Saturday, January 08, 2011

Au sujet de Stéphane Hessel et du succès de son livre

Il ne faut pas se méprendre! La petite levée de boucliers, fort prévisible, que commence à susciter le bouquin d'Hessel ne concerne pas tant la personne de l'auteur ni même son message que son succès incroyable. ( A cela s'ajoute bien sur la défense sans ambiguïté du peuple palestinien et la condamnation non moins claire de la politique menée actuellement par l'Etat d'Israël)
La question qui se pose donc: est ce que le succès de ce livre corrompt et galvaude son message? Il est vrai que voir ce vieux monsieur arpenter tous les plateaux télé et prêcher la bonne parole, entouré de people l'écoutant religieusement, peut susciter une certaine perplexité. Mais c'est je crois lui faire un mauvais procès.
Il est clair que ni Hessel ni même ses éditeurs n'ont à ce point prémédité ce succès. Au départ, ils ont simplement voulu publier un discours fort et vibrant que Hessel avait prononcé lors d'un meeting. La réaction enthousiaste du public a été confirmée par l'engouement des lecteurs.
C'est simplement une parole qui touche les gens aujourd'hui, qui sont en colère face à l'état de la société et l'action de ses dirigeants. Cette parole jouit d'un crédit d'autant plus fort que son auteur est un ancien résistant et ancien déporté. Et c'est un appel à l'action, à l'initiative, un refus de la résignation et de l'impuissance. Or je crois que l'impuissance est le sentiment le plus fortement ressenti actuellement par tout le monde: l'aquoibonisme. ( Ce qui est paradoxal car nous sommes dotés de moyens techniques très puissants). C'est ce sentiment auquel ont du faire face certains résistants pendant la guerre : vous ne pouvez rien y changer! et qui est entretenu et maintenu par nos idéologues anti-Hessel (l'acceptation enthousiaste de l'impuissance est clairement le message d'un Luc ferry, philosophe officiel et caution intellectuelle de la bourgeoisie d'affaires)

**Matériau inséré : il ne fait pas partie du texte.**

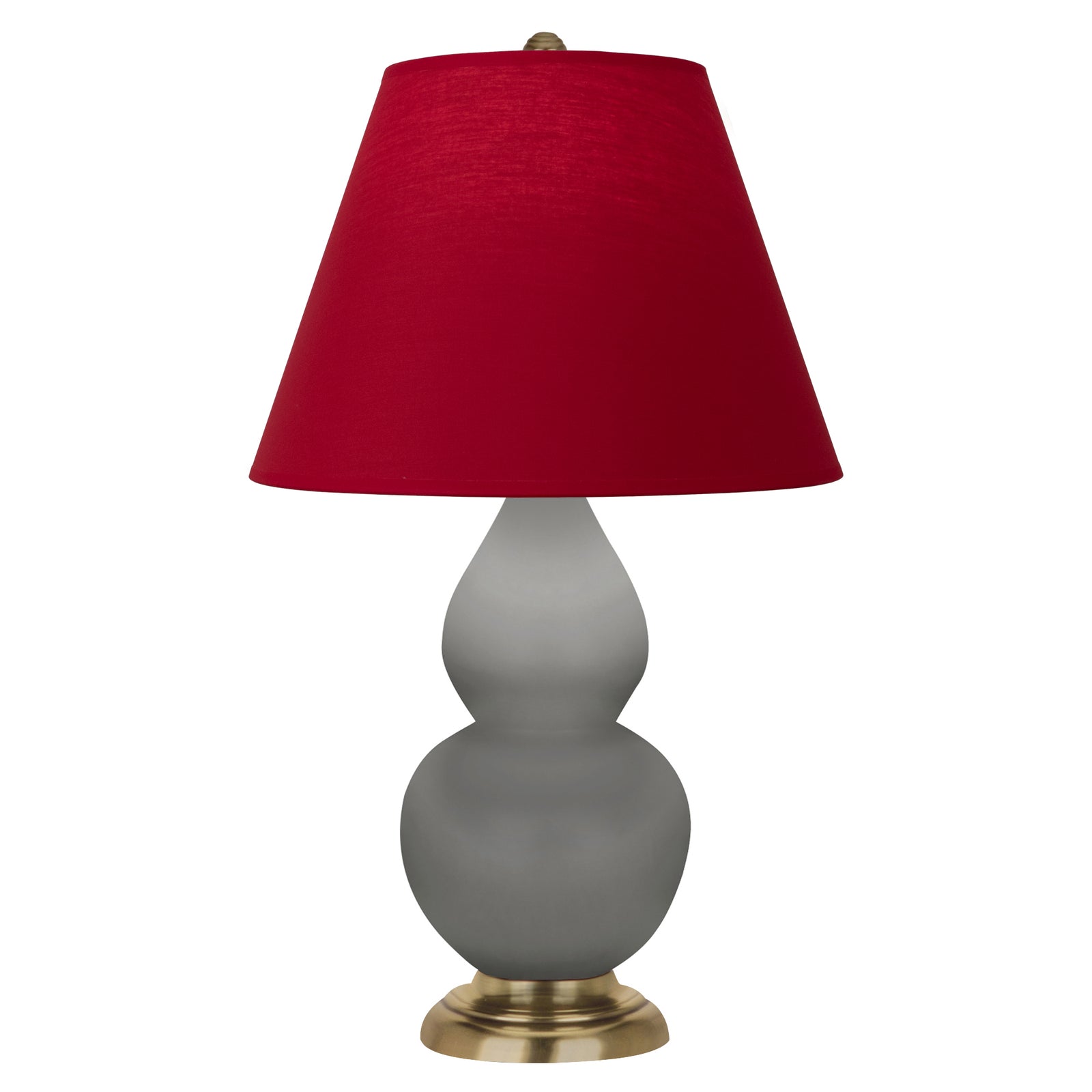 Matte Smokey Taupe Small Double Gourd Accent Lamp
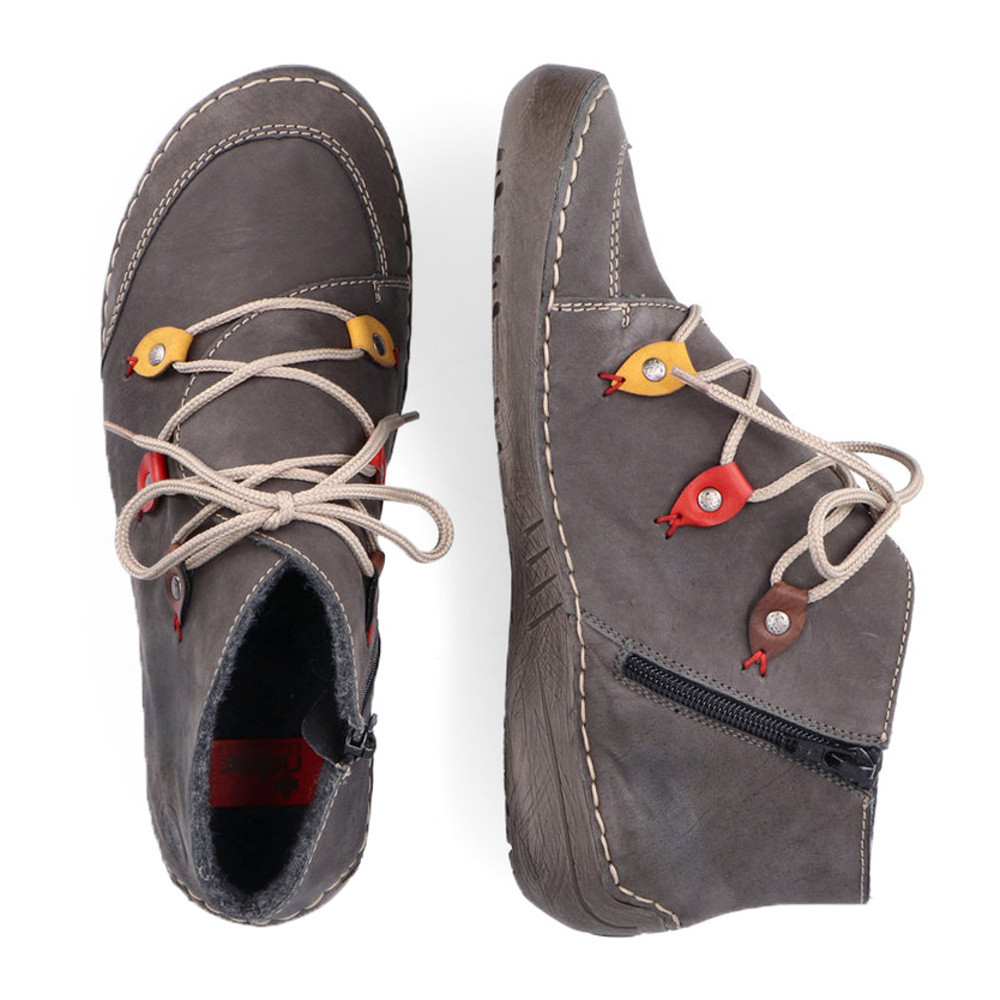 detail Dámská kotníková obuv RIEKER 52542-42 šedá W1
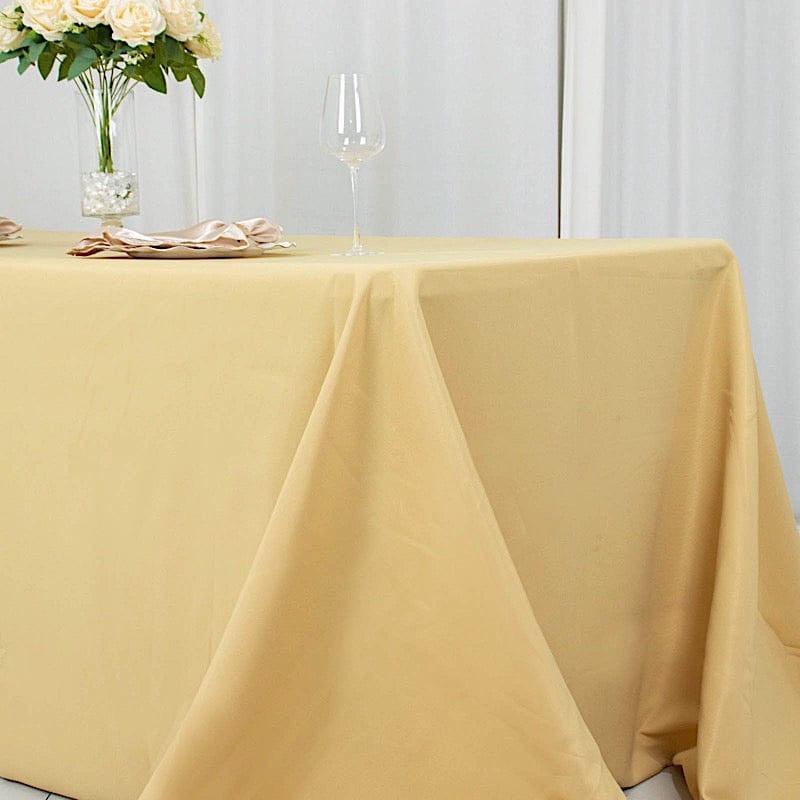 90 x 156 inch Premium Polyester Rectangular Tablecloth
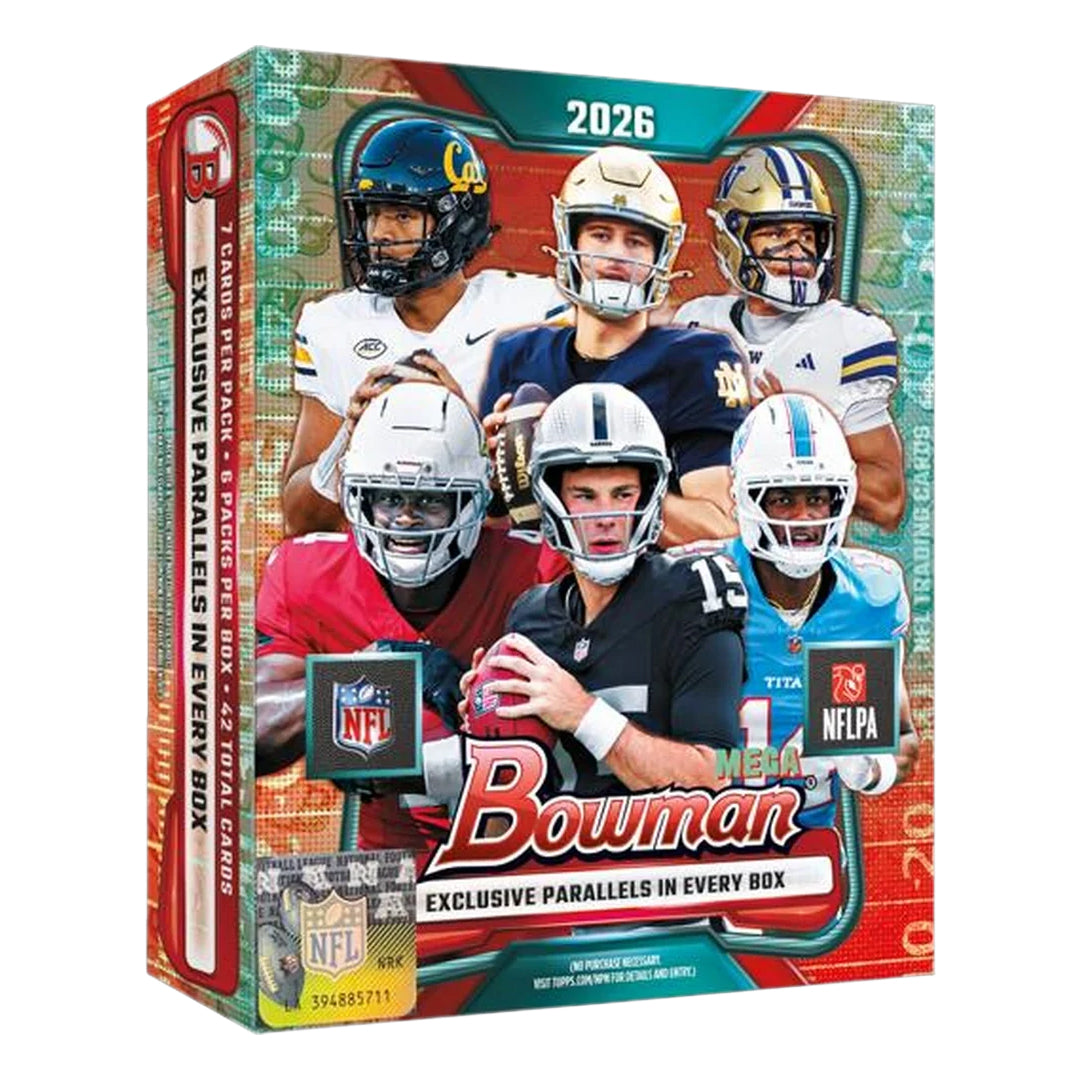 Topps 2026 Bowman Football Mega Box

Reste la question de l'indignation, qui certes ne se fait pas sur commande. Mais ce n'est pas du tout le propos d'Hessel. Le terme est parfaitement justifié. Hessel l'a choisi en fin connaisseur de la poésie; ce qu'apparemment nos "raisonneurs", tel Cyrulnik ou Assouline, sont incapables de comprendre. L'indignation, vive émotion face au mal, est bien le moteur de l'engagement. Trop de raison ou de connaissance sont au contraire des freins à l'action.
La résistance française a eu un lien fort avec la poésie, d'où l'usage des poèmes de Verlaine comme messages codés à la radio. Ainsi Hessel, en parlant d'indignation, se réfère clairement à un héritage poétique. On pourrait citer Le poète latin Juvénal " A defaut de talent, c'est l'indignation qui fait le poète" jusqu' à Victor Hugo invoquant "la muse indignation" pour écrire les châtiments contre Napoléon III. L'indignation est donc un sentiment poétique et politique, qui imprègne complétement le slogan du Conseil de la résistance "Créer c'est résister" (en grec poésie signifie création). Assurément Assouline, Ferry, Cyrulnik n'ont pas le moindre rapport avec la poésie.